DRAFT Response to National Infrastructure Commission Call for Evidence
8 January 2016
DRAFT Response to National Infrastructure Commission Call for Evidence
8 January 2016

Context

The Association for Decentralised Energy (ADE) welcomes the opportunity to respond to the National Infrastructure Commission’s Call for Evidence.

The ADE is the UK’s leading decentralised energy advocate, focused on creating a more cost effective, efficient and user-orientated energy system. Our members have particular expertise in combined heat and power, district heating networks and demand side energy services, including demand response. The ADE has more than 100 members active across a range of technologies, and they include both the providers and the users of energy.

The ADE is responding to the energy infrastructure section of the call for evidence.

1. What changes may need to be made to the electricity market to ensure that supply and demand are balanced, whilst minimising cost to consumers, over the long-term?

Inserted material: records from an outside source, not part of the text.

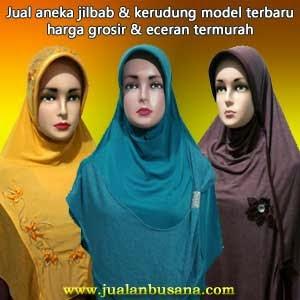 Grosir-jilbab-murah-online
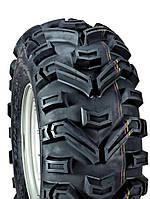 Покрышка ATV 28x10-R12 DURO DI-2010 (255/80-12)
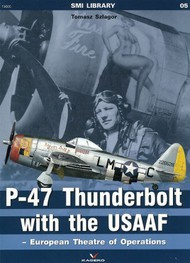 Kagero Books   N/A P-47 Thunderbolt with the USAAF - European Theater KAG19005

Three key changes need to be made to the electricity market to ensure that supply and demand are balanced, while minimising cost to consumers, over the long term. These are to ensure:

  • Customers provide demand services can access and receive value from the wholesale and balancing markets.
  • Demand response and on-site generation are treated fairly in a simplified, more customer-focussed Capacity Market
  • Balancing services are made more customer-focussed, easy to navigate, and support the most cost-effective solutions, including generation, demand response and storage.

All three of these areas need to be addressed if the UK’s full demand response potential is to be reached. Unfortunately, to date the UK’s approach has been to address each of these three areas in silo. The DECC Energy Security team designs the Capacity Market, National Grid designs balancing services, while Ofgem and DECC design the wholesale and balancing market arrangements.

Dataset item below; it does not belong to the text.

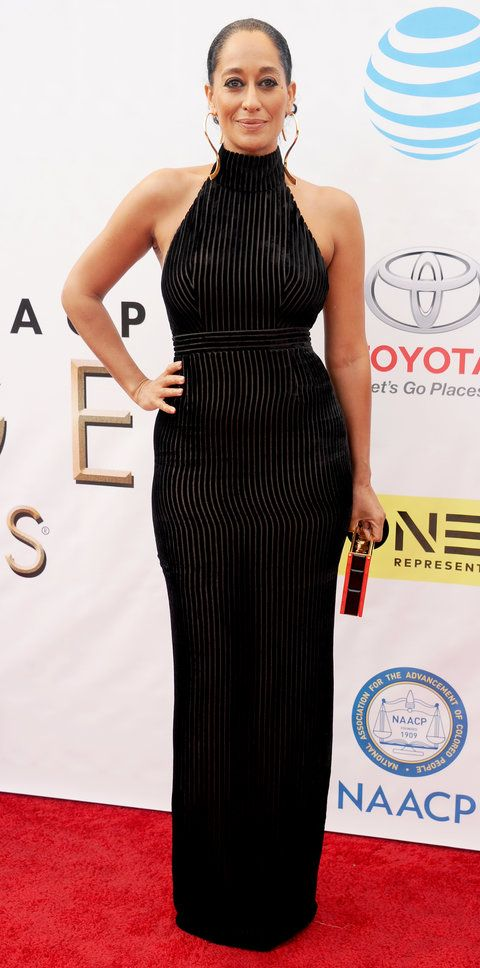Black~ish star Tracee Ellis Ross has been lighting up the red carpet this award …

We see an opportunity for the National Infrastructure Commission to draw all three of these areas together into a comprehensive and cohesive policy to fully unlock the demand response potential. We have outlined the key measures needed in each of these areas in further detail below.

Access to wholesale and balancing markets

Currently demand customers and aggregators are not able to access either the balancing market or the wholesale market. This creates two barriers which limit demand management.

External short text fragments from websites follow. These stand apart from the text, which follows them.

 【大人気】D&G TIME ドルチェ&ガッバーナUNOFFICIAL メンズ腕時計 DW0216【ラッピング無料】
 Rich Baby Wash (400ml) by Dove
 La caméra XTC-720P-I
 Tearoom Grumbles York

The first barrier is that the dispatch of demand response risks changing the licensed supplier balance position, creating costs or benefits for the supplier depending on their position. Since the trigger for the change in balance position is based on external actions, the supplier should neither be penalised nor rewarded for the change in their position. The demand response action may also risk changing the supplier’s energy position, where they purchased a certain amount of electricity for a half hour period which they now did not sell.

The second barrier is that demand side services can only receive value in the wholesale market if they have a contract with a licensed supplier. This currently limits the growth of the demand response market and adds a significant transaction cost and barrier for demand response providers.

Suppliers can allow customers to provide demand side service directly, but this approach requires a customer to both receive supply and provide demand response through one agent, even if it is more economic to have different agents for each service (purchasing supply and providing demand response). The evidence from other energy markets shows that, for these services to be successful and lead to market growth, it must be possible for consumer flexibility to be unbundled from the sale of electricity.

Capacity Market

The Capacity Market’s design was largely designed for large, centralised generators, and this has limited the competitiveness of distributed generation and demand response. The Government’s commitment to reform the Capacity Market to ensure it brings forward new gas power plants carries a significant risk that the reforms unintentionally damage both on-site generation and the growing UK demand response market.

The focus on new build generation may risk missing the already sizeable potential capacity from existing resources. For example, while 4 GW of CHP and autogeneration successfully cleared the Capacity Market in 2015, there is more than 7 GW of autogeneration capacity listed in the Digest of UK Energy Statistics. These figures indicate that more than 3 GW of existing generation did not participate in the Capacity Market. In addition, as addressed later in this consultation, the potential demand response market is several gigawatts.

Therefore measures are just as important to support and facilitate the participation of existing generators and demand response. This includes equal contract lengths between all Capacity Market participants, as currently new build generators can receive 15 year contracts while existing generators and demand response participants are limited to one year. This difference in contract lengths results in very different support levels for different capacity types, and results in uncompetitive outcomes.

Balancing services

There are a number of hurdles which can commonly arise and prevent demand response from participating in balancing services. These include over-sizing minimum bids, requiring extended duration or availability requirements, too frequent activations, and requirements for symmetric bids.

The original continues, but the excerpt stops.